Noteworthy: Research grants, awards and publications

Jeff Freedman of UAlbany's Atmospheric Sciences Research Center will participate in an upcoming New York State Energy Planning Board panel about the impact of climate change on New York's energy system. (Photo by Patrick Dodson)
ALBANY, N.Y. (Feb. 27, 2025) — The latest developments on University at Albany faculty and staff who are receiving research grants, awards and other noteworthy attention.
- Jeff Freedman of the Atmospheric Sciences Research Center will be part of a panel discussion about the impact of climate change on our energy system during the New York State Energy Planning Board meeting on Monday, March 3. You can watch live starting at 2 p.m.
- A new book co-edited by Anthropology Professor Marilyn Masson titled Faces of Rulership in the Maya Region was published by Harvard University Press last month.

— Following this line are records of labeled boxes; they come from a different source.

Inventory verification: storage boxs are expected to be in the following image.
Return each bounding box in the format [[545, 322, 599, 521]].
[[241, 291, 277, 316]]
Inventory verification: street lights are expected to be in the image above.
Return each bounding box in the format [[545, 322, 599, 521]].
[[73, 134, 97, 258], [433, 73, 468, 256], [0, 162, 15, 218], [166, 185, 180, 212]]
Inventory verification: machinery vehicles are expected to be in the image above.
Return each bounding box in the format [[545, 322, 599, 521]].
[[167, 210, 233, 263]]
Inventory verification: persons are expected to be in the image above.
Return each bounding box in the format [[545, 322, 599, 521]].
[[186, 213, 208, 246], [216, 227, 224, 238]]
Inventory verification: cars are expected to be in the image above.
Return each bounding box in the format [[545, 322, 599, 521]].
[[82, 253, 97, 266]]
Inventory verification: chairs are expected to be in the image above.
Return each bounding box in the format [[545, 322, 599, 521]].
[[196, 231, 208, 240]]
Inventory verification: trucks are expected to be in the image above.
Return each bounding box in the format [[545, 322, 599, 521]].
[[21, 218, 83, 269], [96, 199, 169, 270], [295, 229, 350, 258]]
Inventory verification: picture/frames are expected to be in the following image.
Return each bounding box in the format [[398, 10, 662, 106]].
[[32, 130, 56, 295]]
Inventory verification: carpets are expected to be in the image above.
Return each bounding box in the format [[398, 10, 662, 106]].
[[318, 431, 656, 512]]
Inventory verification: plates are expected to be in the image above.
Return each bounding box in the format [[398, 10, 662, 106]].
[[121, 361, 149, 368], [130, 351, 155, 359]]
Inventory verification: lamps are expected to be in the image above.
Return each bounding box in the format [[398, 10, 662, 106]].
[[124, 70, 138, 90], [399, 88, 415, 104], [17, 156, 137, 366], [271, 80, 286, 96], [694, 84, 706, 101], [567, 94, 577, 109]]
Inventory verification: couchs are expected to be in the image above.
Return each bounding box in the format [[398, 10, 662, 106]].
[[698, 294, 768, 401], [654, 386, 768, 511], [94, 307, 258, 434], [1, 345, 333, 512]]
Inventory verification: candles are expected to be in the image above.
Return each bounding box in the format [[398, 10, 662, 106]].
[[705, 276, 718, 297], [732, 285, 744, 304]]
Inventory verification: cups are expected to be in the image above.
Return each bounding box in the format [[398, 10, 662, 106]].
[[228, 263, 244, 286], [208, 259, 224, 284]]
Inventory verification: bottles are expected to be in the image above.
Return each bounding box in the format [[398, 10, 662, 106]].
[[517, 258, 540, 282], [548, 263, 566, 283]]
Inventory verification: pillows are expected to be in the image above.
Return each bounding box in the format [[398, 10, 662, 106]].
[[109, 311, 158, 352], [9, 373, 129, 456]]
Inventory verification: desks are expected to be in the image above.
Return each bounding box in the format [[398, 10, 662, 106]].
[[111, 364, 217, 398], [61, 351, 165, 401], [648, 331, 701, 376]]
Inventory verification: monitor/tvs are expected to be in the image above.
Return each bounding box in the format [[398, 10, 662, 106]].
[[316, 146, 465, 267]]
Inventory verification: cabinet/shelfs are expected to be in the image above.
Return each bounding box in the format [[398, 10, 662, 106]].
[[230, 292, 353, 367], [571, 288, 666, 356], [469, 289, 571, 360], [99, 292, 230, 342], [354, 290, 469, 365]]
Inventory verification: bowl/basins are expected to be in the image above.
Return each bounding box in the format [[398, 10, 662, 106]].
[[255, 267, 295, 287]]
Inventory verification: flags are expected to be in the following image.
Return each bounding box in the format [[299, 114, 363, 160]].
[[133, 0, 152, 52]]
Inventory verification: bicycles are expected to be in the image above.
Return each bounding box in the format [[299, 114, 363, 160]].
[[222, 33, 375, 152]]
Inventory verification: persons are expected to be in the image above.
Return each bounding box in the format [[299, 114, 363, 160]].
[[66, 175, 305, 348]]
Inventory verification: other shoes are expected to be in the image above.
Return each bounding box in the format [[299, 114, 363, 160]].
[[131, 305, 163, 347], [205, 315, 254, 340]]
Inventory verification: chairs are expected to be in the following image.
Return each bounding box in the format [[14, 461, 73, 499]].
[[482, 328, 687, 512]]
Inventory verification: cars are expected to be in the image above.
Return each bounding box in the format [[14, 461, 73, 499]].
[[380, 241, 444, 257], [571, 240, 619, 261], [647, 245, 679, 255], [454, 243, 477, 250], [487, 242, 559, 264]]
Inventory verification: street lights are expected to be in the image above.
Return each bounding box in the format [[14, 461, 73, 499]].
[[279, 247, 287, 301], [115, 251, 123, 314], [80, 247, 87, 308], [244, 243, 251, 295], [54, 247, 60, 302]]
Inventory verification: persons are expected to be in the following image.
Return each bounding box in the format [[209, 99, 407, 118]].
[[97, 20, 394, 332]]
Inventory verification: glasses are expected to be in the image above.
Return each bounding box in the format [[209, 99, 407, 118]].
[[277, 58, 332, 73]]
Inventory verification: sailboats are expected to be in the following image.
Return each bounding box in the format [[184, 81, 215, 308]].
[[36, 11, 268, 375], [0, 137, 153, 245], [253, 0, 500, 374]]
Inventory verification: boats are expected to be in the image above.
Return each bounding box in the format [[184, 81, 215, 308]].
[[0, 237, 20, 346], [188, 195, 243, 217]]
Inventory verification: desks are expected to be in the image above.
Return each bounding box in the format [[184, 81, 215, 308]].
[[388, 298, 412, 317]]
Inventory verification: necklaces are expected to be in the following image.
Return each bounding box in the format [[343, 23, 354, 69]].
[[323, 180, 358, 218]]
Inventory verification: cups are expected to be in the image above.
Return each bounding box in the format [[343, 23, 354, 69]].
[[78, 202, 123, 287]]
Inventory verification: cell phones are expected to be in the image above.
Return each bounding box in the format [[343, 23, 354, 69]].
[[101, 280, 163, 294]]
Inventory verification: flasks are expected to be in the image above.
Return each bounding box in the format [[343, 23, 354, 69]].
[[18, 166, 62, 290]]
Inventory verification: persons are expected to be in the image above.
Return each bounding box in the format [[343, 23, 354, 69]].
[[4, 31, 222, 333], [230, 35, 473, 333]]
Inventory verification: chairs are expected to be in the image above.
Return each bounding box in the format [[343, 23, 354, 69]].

Across 15 chapters, Masson and her co-editor, Patricia A. McAnany from the University of North Carolina at Chapel Hill, explore the changing faces of Maya rulership and their foundational ties to symbolic material objects, architecture, ancestral beings, deities and written monuments.
- An essay by Nancy Newman, associate professor in the Department of Music and Theatre, was featured in an article in the Feb. 10 issue of The New Yorker. "Femme Vitale: Alma Mahler-Werfel, a woman with qualities,” an article by longtime classical music critic Alex Ross, cites Newman’s 2022 article for the Journal of the American Musicological Society titled, “#AlmaToo: The Art of Being Believed,” which offered a feminist reexamination of the life of legendary and controversial composer Alma Mahler.
- Edward Valachovic, assistant professor in the Department of Epidemiology and Biostatistics, published a paper in the journal PLOS One titled “Seasonal and periodic patterns in US COVID-19 mortality using the Variable Bandpass Periodic Block Bootstrap.” By applying a novel statistical method, the study revealed seasonal patterns of COVID-19 prevalence that can aid future efforts to predict and prepare for surges in COVID cases.
- Alex Valm, associate professor in the Department of Biological Sciences, and Yunlong Feng, associate professor in the Department of Mathematics and Statistics, and Ruogu Wang, postdoctoral researcher in the Department of Biological Sciences, published a study in the journal Briefings in Bioinformatics titled “A framework of multi-view machine learning for biological spectral unmixing of fluorophores with overlapping excitation and emission spectra.” The work describes a new machine learning approach for analyzing biological images — such as those produced by fluorescence microscopes — that makes it possible to differentiate among hundreds of different targets in the biological sample.
- Alexis Weber of the Department of Chemistry was selected as a finalist for the Chancellor's Distinguished PhD Graduate Dissertation Awards, which recognize work done across the SUNY system to address some of society's most pressing issues. Weber’s dissertation explored the use of vibrational spectroscopy for forensic investigations.